[START OF SELECTED EXCERPT]
Interesting, so I see the return keyword can be implied at the end of a function (or block?), as demonstrated in read_user_input. I guess that's been true in the sum function as well.

I noticed you changed the Ok function from Ok(val) => { digit = val; } to Ok(val) => digit = val,; I also noticed that the trailing comma wasn't required in the first instance but appears to be in the second. What are the rules for this stuff? I'm guessing these are yet more signals to the compiler (and that it's similar to ES6 JavaScript in that you can dispense with the curly braces when using its fat arrow and only returning a single statement, e.g. const myFunc = (a, b) => a + b).

Thanks for the great course! Looking forward to more guidance on Rust.

Pascal Precht
Pascal Precht(instructor)
~ 5 years ago

Hey Matt,

Interesting, so I see the return keyword can be implied at the end of a function (or block?), as demonstrated in read_user_input. I guess that's been true in the sum function as well.
[END OF SELECTED EXCERPT]
[START OF RECORDS PROVIDED]
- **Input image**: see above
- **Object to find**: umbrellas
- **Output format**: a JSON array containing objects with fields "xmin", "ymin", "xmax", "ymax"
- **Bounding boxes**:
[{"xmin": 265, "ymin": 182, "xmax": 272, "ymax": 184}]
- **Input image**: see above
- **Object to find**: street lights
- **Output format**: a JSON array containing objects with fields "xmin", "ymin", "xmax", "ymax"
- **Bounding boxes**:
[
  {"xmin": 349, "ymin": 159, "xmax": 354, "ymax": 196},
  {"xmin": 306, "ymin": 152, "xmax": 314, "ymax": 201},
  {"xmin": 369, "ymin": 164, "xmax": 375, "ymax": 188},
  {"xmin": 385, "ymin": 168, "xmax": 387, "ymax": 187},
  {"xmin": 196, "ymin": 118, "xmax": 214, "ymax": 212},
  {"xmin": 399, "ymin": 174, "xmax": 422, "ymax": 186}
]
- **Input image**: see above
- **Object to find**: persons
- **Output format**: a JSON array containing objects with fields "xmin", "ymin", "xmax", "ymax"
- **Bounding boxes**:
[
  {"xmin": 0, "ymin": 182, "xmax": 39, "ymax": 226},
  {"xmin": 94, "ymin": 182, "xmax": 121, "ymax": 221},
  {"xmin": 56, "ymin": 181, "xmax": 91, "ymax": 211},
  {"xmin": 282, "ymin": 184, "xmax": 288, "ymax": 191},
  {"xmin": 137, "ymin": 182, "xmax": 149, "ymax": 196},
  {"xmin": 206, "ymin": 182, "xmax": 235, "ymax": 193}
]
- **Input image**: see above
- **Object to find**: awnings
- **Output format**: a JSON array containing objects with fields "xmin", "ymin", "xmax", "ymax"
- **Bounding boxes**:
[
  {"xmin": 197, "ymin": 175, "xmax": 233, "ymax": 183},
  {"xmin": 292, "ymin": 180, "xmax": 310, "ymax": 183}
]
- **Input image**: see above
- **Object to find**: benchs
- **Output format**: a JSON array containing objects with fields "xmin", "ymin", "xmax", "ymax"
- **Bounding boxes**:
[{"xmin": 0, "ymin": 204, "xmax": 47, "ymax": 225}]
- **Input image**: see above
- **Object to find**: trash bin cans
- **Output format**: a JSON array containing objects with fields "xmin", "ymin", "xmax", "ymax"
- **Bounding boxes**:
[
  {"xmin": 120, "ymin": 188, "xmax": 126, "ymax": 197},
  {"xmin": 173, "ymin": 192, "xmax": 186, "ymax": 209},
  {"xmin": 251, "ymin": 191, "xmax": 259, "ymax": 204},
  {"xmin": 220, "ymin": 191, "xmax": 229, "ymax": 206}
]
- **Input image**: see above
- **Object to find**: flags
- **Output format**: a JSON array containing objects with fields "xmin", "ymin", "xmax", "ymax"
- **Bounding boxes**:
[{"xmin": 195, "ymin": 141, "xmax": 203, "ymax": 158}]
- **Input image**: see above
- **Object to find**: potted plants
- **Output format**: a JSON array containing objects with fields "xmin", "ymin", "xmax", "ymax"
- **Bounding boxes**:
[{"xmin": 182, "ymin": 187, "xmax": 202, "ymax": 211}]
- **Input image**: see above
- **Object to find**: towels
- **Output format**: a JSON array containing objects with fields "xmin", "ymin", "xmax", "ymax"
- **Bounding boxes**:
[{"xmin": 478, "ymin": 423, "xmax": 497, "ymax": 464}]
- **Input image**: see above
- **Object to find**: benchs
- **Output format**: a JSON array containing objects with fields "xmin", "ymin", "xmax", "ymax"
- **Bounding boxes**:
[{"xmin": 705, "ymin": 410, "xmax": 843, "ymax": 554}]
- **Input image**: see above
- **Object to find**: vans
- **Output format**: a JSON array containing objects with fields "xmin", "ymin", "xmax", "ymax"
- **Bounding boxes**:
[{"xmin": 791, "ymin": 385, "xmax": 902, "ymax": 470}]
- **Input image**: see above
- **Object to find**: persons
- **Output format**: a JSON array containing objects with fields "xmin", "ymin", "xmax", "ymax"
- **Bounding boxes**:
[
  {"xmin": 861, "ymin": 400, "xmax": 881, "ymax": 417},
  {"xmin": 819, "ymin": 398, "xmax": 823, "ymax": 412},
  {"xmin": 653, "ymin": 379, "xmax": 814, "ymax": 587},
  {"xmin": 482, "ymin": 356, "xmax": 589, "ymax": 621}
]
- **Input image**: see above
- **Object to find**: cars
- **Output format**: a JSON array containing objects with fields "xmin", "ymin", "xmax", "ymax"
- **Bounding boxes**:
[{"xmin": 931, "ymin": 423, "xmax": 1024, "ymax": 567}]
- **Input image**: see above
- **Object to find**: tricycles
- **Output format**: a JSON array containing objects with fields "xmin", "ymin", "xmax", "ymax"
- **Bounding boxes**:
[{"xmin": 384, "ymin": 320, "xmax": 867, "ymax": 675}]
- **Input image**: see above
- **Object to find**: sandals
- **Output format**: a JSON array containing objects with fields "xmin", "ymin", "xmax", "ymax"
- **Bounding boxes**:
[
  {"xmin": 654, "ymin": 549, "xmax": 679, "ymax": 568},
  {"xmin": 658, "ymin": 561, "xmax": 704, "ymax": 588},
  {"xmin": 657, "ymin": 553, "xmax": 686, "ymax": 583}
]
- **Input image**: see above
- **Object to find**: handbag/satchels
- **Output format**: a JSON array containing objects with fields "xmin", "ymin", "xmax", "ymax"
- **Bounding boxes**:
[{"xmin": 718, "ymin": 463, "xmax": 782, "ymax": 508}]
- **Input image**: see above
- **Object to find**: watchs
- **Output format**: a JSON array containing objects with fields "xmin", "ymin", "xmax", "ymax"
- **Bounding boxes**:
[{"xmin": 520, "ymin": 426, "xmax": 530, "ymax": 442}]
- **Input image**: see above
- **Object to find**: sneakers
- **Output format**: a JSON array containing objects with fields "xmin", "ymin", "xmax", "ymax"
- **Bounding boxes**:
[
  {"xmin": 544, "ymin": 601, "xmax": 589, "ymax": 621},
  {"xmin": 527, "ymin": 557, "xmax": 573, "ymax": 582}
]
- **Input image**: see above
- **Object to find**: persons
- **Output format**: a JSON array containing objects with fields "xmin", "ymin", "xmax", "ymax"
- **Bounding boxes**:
[END OF RECORDS PROVIDED]
PROBLEM SET –
1 > For each statement below, answer yes or no according to the Rust forum thread, and quote the words of the thread that decide it.
(a) The writer notes that the return keyword can be implied at the end of a function.
(b) The writer says the trailing comma was required in the first form of the Ok arm.
(c) The writer compares dropping the curly braces to the fat arrow in ES6 JavaScript.
2 > Please copy the Rust forum thread from "I noticed you" to "guidance on Rust.".
3 > Proceed with the Rust forum thread, picking up after its last sentence.

OUTPUTS –
1 >
(a) Yes: "the return keyword can be implied at the end of a function (or block?)"
(b) No: "the trailing comma wasn't required in the first instance but appears to be in the second"
(c) Yes: "it's similar to ES6 JavaScript in that you can dispense with the curly braces when using its fat arrow"

2 >
I noticed you changed the Ok function from Ok(val) => { digit = val; } to Ok(val) => digit = val,; I also noticed that the trailing comma wasn't required in the first instance but appears to be in the second. What are the rules for this stuff? I'm guessing these are yet more signals to the compiler (and that it's similar to ES6 JavaScript in that you can dispense with the curly braces when using its fat arrow and only returning a single statement, e.g. const myFunc = (a, b) => a + b).

Thanks for the great course! Looking forward to more guidance on Rust.

3 >
So the rule is:

Every line inside a function that ends with a ; is a statement and if it's the last line of a function body and it doesn't end with a ; it'll return the value of that line's expression.

So yes:

fn sum(a: i32, b: i32) -> i32 {
  a + b
}

^ Therefore returns whatever that last line in the function body evaluates to. However, it's still possible to use explicit return statements, in fact it's needed if you want to return earlier inside a function body.

similar to ES6 JavaScript in that you can dispense with the curly braces when using its fat arrow and only returning a single statement, e.g. const myFunc = (a, b) => a + b).

This is correct. A match branch that is a single-line statement/expression can be written as:

Ok(val) => { some_expr }

Or

Ok(val) => some_expr

Generally, I'd recommend to use as little symbols/characters to express the same thing as possible unless readability suffers from it.

Colin Maroney
Colin Maroney
~ 5 years ago

i'm curious as to why you can pass a and b to sum but it doesn't move them like the other function did, so that you're still able to pass a and b into println!() without them being & references.

Colin Maroney
Colin Maroney
~ 5 years ago

i'm also curious as to why you have to say "Pascal".to_string() when assigning the name....is "Pascal" by itself not a string already?

Pascal Precht
Pascal Precht(instructor)
~ 5 years ago

Hey Colin!

i'm curious as to why you can pass a and b to sum but it doesn't move them like the other function did, so that you're still able to pass a and b into println!() without them being & references.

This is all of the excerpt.